- TASK TO COMPLETE
In the records below, the line with "Участники марша националистов. Архивное фото" opens the range and the line with "Gouden grote bolle" closes it; print that range exactly and nothing else.

- DATA SUPPLIED

──────────

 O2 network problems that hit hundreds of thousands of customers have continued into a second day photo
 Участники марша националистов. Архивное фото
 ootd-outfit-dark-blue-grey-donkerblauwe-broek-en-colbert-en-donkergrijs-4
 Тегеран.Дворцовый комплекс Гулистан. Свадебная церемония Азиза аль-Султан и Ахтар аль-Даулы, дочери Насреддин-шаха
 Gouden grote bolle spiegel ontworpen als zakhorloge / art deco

──────────

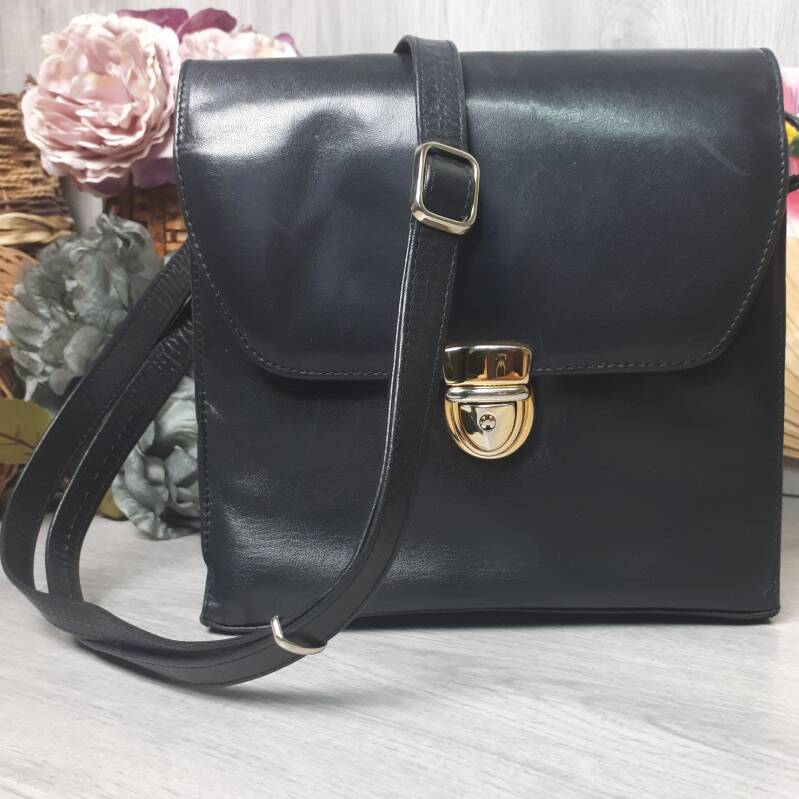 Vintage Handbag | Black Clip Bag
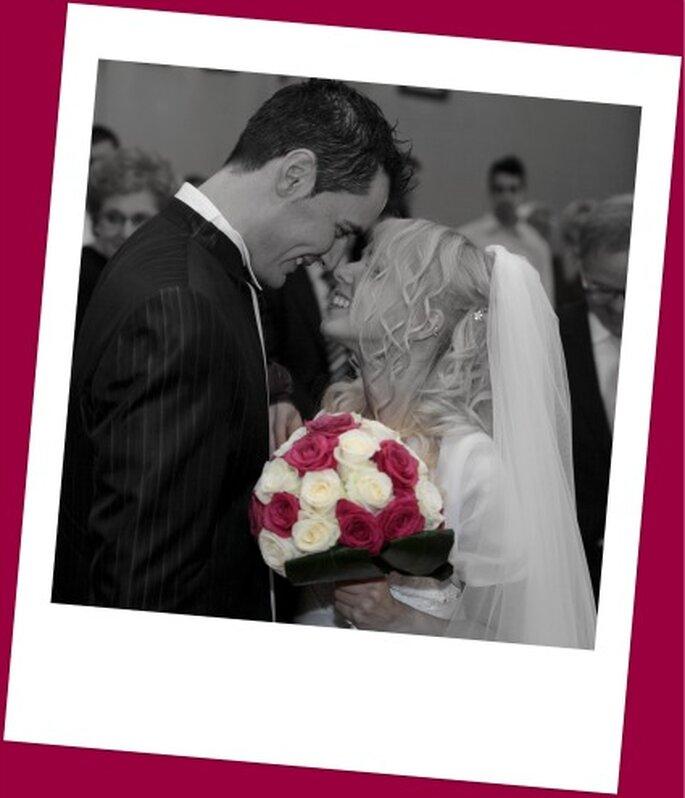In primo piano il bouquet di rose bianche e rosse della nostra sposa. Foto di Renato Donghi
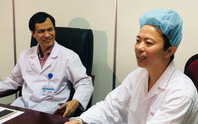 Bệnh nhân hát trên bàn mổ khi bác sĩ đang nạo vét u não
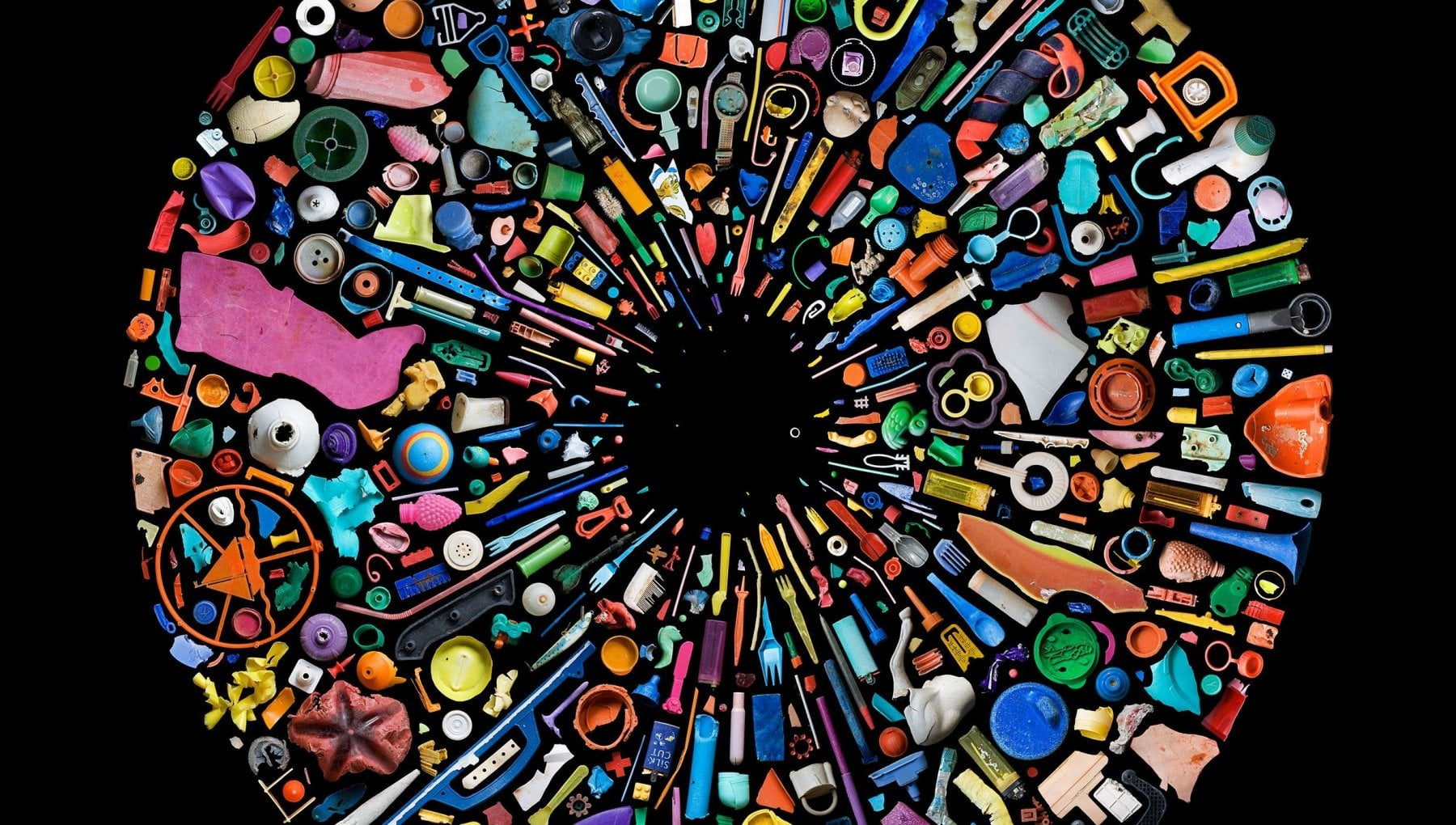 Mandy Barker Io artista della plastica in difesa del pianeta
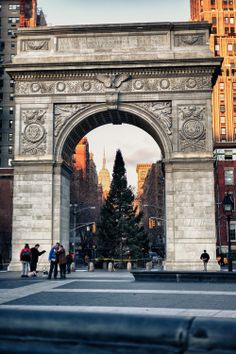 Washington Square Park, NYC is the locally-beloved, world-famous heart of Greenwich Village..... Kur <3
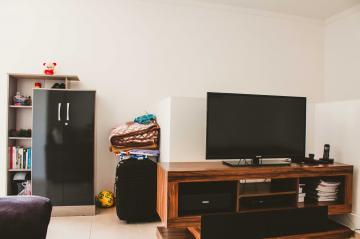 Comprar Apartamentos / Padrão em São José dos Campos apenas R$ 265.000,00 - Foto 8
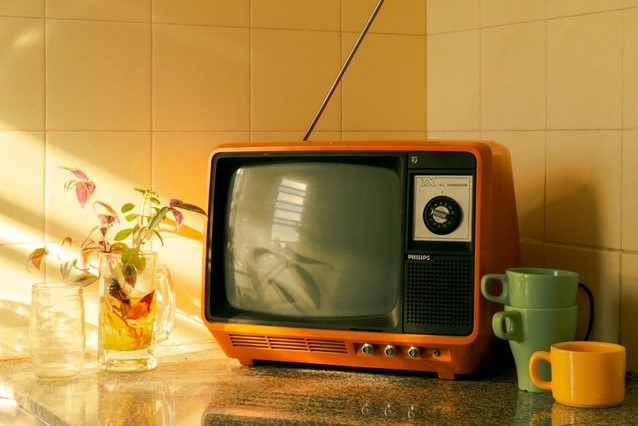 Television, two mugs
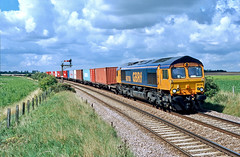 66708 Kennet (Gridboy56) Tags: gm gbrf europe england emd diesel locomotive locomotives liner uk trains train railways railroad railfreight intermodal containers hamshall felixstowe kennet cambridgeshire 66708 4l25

──────────

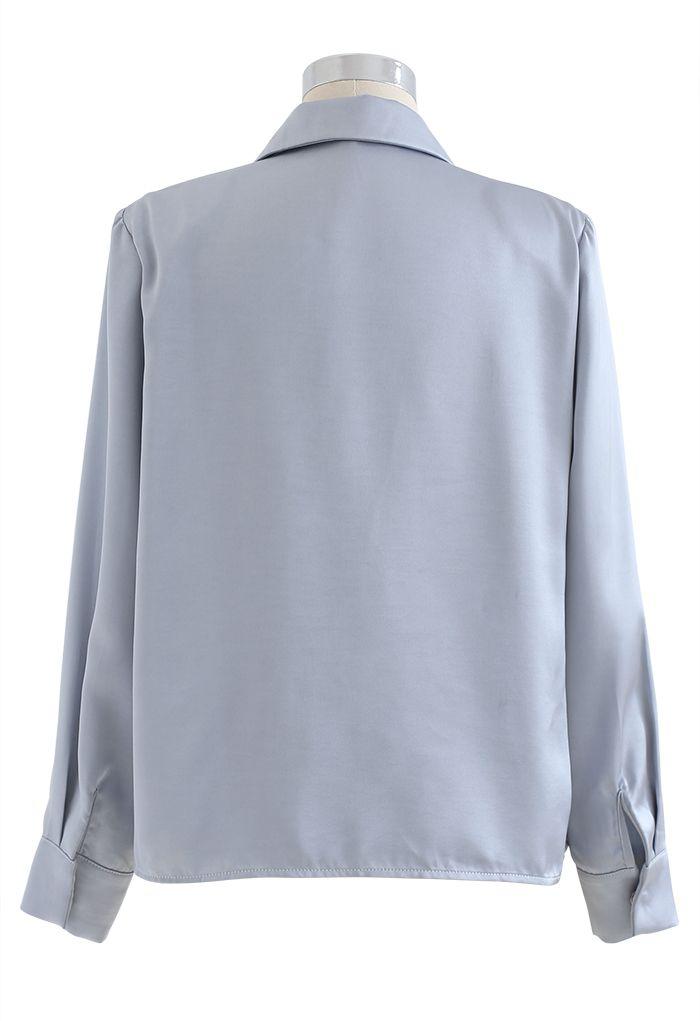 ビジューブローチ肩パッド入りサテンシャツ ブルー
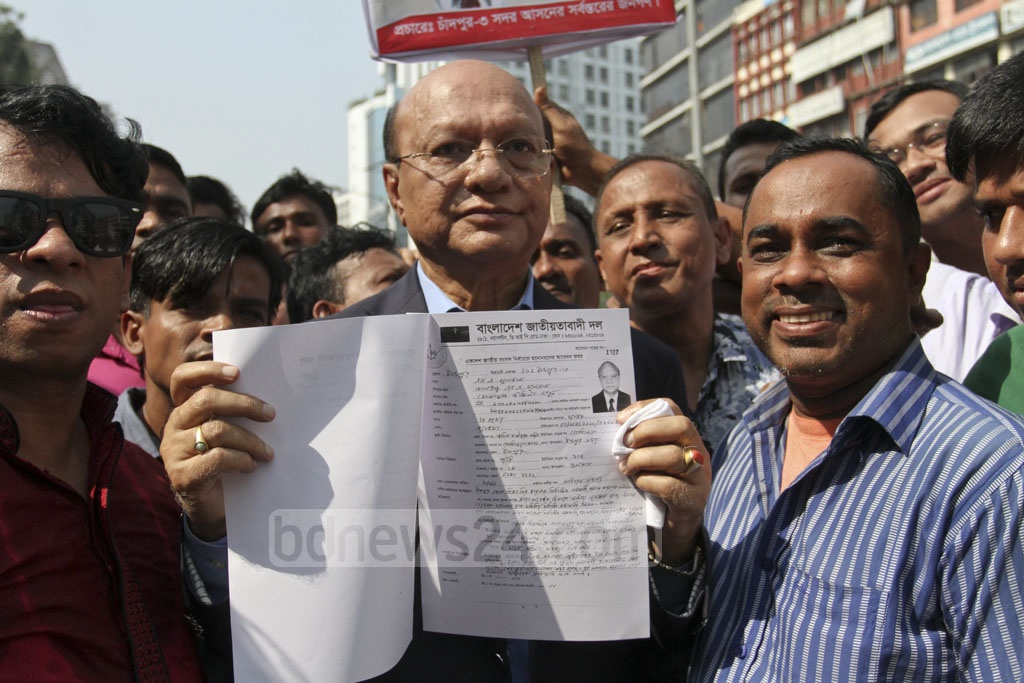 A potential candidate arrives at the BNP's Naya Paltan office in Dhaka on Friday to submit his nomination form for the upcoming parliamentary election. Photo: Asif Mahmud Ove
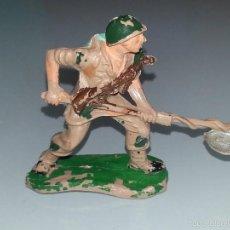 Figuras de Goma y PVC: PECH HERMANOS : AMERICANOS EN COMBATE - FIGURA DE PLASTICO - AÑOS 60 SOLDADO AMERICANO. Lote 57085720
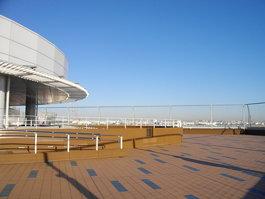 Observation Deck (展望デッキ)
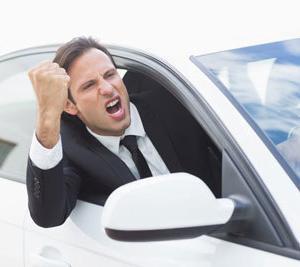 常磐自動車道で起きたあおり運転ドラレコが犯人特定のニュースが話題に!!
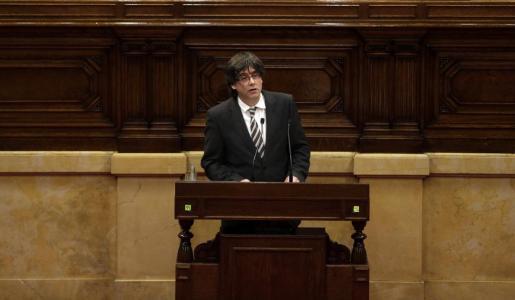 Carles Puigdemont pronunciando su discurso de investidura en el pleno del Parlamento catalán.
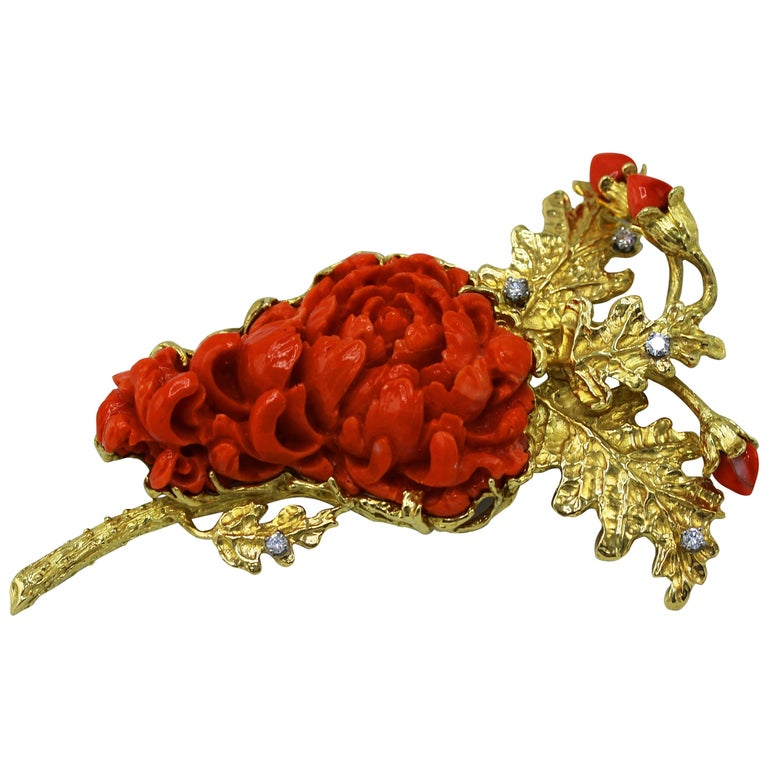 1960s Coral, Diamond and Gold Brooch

──────────

- TASK RESULT
 Участники марша националистов. Архивное фото
 ootd-outfit-dark-blue-grey-donkerblauwe-broek-en-colbert-en-donkergrijs-4
 Тегеран.Дворцовый комплекс Гулистан. Свадебная церемония Азиза аль-Султан и Ахтар аль-Даулы, дочери Насреддин-шаха
 Gouden grote bolle spiegel ontworpen als zakhorloge / art deco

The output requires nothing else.